Rogers Communications’ vice-president of regulatory affairs, Ken Engelhart, made these and other remarks about his company’s relationships with federal intelligence-agencies, as he spoke to The Globe’s Christine Dobby about corporate transparency in an interview this week.

Such remarks, not published until now, are important because they yield some insights into a largely hidden relationship between intelligence agencies and communications corporations.

But even as Rogers is now publicizing its bona fides as a telecom company that acts more openly than most, it is privately admitting to customers that it can face federal gag orders.

“We are unable to confirm with a customer when their information has been disclosed to a government institution… where that institution has refused to allow Rogers to disclose that information,” reads one such July 10 letter obtained by The Globe and Mail from privacy researcher Christopher Parsons, of University of Toronto’s Citizen Lab.

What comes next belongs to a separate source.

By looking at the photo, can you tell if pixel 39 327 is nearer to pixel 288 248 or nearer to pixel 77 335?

That Rogers is, in essence, playing a game of Catch-22 (if we told you we didn’t disclose your information, then others could see if they got a different response and learn we had disclosed their information, therefore we can’t tell anyone if we disclosed their information) is absurd. As is their refusal to provide basic records to their subscribers.

Categories
Links

Telecoms move in right direction on privacy: Editorial

Telecoms move in right direction on privacy: 

Telus and Rogers won rare pats on the back for their decision to stop routinely handing out basic customer information to police and security agencies without seeing a warrant first.

It’s important to note that, while warrants will be required for police, they won’t necessarily be required for any agencies that already enjoy statutory authority to request information from telecommunications companies. So security agencies will continue to access data, often without warrant, despite what the Star has written.